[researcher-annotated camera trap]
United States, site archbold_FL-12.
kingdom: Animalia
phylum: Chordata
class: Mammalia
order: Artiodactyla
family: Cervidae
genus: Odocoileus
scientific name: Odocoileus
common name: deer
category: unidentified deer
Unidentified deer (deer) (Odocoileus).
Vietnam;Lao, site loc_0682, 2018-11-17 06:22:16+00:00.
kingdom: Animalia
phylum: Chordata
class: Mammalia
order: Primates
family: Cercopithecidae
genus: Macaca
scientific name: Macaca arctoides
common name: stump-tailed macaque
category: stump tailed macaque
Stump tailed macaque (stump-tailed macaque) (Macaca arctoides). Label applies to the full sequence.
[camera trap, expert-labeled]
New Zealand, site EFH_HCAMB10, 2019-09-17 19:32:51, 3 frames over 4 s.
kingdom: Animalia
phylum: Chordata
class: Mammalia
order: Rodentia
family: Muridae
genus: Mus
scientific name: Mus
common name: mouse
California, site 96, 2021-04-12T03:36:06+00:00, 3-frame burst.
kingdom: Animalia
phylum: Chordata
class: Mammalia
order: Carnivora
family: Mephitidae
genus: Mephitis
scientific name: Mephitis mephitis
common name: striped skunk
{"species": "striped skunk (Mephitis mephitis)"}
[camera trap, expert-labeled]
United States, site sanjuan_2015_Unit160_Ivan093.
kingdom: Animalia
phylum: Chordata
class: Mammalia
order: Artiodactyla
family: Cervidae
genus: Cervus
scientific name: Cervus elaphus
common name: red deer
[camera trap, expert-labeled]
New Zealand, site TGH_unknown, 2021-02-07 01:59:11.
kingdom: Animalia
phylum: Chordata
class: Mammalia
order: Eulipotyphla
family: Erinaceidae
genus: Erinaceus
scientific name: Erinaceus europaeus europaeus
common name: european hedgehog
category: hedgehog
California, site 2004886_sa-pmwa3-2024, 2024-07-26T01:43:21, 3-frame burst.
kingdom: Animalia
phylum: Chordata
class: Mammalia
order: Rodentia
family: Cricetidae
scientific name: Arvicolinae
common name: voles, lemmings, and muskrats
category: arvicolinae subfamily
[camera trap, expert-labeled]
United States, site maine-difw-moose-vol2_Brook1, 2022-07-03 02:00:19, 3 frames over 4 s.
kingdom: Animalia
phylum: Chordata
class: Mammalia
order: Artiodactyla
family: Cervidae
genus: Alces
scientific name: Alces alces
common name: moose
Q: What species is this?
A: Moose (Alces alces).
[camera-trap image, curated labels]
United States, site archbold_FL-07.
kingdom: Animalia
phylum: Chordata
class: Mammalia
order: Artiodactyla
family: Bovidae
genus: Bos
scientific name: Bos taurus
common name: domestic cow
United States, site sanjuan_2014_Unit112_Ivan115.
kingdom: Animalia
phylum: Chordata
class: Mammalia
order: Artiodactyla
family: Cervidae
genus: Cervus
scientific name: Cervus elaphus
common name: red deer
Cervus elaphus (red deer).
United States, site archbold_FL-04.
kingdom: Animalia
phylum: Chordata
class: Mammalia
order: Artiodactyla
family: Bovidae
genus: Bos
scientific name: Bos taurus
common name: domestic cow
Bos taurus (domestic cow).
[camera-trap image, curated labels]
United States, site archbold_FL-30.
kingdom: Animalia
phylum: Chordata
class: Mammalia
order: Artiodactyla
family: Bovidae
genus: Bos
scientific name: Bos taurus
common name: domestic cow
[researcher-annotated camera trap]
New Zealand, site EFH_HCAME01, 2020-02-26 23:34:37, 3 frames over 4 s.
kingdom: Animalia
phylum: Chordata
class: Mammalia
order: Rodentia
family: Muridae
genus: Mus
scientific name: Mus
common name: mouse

--------------------------------------------------

> **TASK OBJECTIVE**: All entries shown above should be duplicated without a single difference.

> **RESULT FOR THIS TASK**:
[researcher-annotated camera trap]
United States, site archbold_FL-12.
kingdom: Animalia
phylum: Chordata
class: Mammalia
order: Artiodactyla
family: Cervidae
genus: Odocoileus
scientific name: Odocoileus
common name: deer
category: unidentified deer
Unidentified deer (deer) (Odocoileus).
Vietnam;Lao, site loc_0682, 2018-11-17 06:22:16+00:00.
kingdom: Animalia
phylum: Chordata
class: Mammalia
order: Primates
family: Cercopithecidae
genus: Macaca
scientific name: Macaca arctoides
common name: stump-tailed macaque
category: stump tailed macaque
Stump tailed macaque (stump-tailed macaque) (Macaca arctoides). Label applies to the full sequence.
[camera trap, expert-labeled]
New Zealand, site EFH_HCAMB10, 2019-09-17 19:32:51, 3 frames over 4 s.
kingdom: Animalia
phylum: Chordata
class: Mammalia
order: Rodentia
family: Muridae
genus: Mus
scientific name: Mus
common name: mouse
California, site 96, 2021-04-12T03:36:06+00:00, 3-frame burst.
kingdom: Animalia
phylum: Chordata
class: Mammalia
order: Carnivora
family: Mephitidae
genus: Mephitis
scientific name: Mephitis mephitis
common name: striped skunk
{"species": "striped skunk (Mephitis mephitis)"}
[camera trap, expert-labeled]
United States, site sanjuan_2015_Unit160_Ivan093.
kingdom: Animalia
phylum: Chordata
class: Mammalia
order: Artiodactyla
family: Cervidae
genus: Cervus
scientific name: Cervus elaphus
common name: red deer
[camera trap, expert-labeled]
New Zealand, site TGH_unknown, 2021-02-07 01:59:11.
kingdom: Animalia
phylum: Chordata
class: Mammalia
order: Eulipotyphla
family: Erinaceidae
genus: Erinaceus
scientific name: Erinaceus europaeus europaeus
common name: european hedgehog
category: hedgehog
California, site 2004886_sa-pmwa3-2024, 2024-07-26T01:43:21, 3-frame burst.
kingdom: Animalia
phylum: Chordata
class: Mammalia
order: Rodentia
family: Cricetidae
scientific name: Arvicolinae
common name: voles, lemmings, and muskrats
category: arvicolinae subfamily
[camera trap, expert-labeled]
United States, site maine-difw-moose-vol2_Brook1, 2022-07-03 02:00:19, 3 frames over 4 s.
kingdom: Animalia
phylum: Chordata
class: Mammalia
order: Artiodactyla
family: Cervidae
genus: Alces
scientific name: Alces alces
common name: moose
Q: What species is this?
A: Moose (Alces alces).
[camera-trap image, curated labels]
United States, site archbold_FL-07.
kingdom: Animalia
phylum: Chordata
class: Mammalia
order: Artiodactyla
family: Bovidae
genus: Bos
scientific name: Bos taurus
common name: domestic cow
United States, site sanjuan_2014_Unit112_Ivan115.
kingdom: Animalia
phylum: Chordata
class: Mammalia
order: Artiodactyla
family: Cervidae
genus: Cervus
scientific name: Cervus elaphus
common name: red deer
Cervus elaphus (red deer).
United States, site archbold_FL-04.
kingdom: Animalia
phylum: Chordata
class: Mammalia
order: Artiodactyla
family: Bovidae
genus: Bos
scientific name: Bos taurus
common name: domestic cow
Bos taurus (domestic cow).
[camera-trap image, curated labels]
United States, site archbold_FL-30.
kingdom: Animalia
phylum: Chordata
class: Mammalia
order: Artiodactyla
family: Bovidae
genus: Bos
scientific name: Bos taurus
common name: domestic cow
[researcher-annotated camera trap]
New Zealand, site EFH_HCAME01, 2020-02-26 23:34:37, 3 frames over 4 s.
kingdom: Animalia
phylum: Chordata
class: Mammalia
order: Rodentia
family: Muridae
genus: Mus
scientific name: Mus
common name: mouse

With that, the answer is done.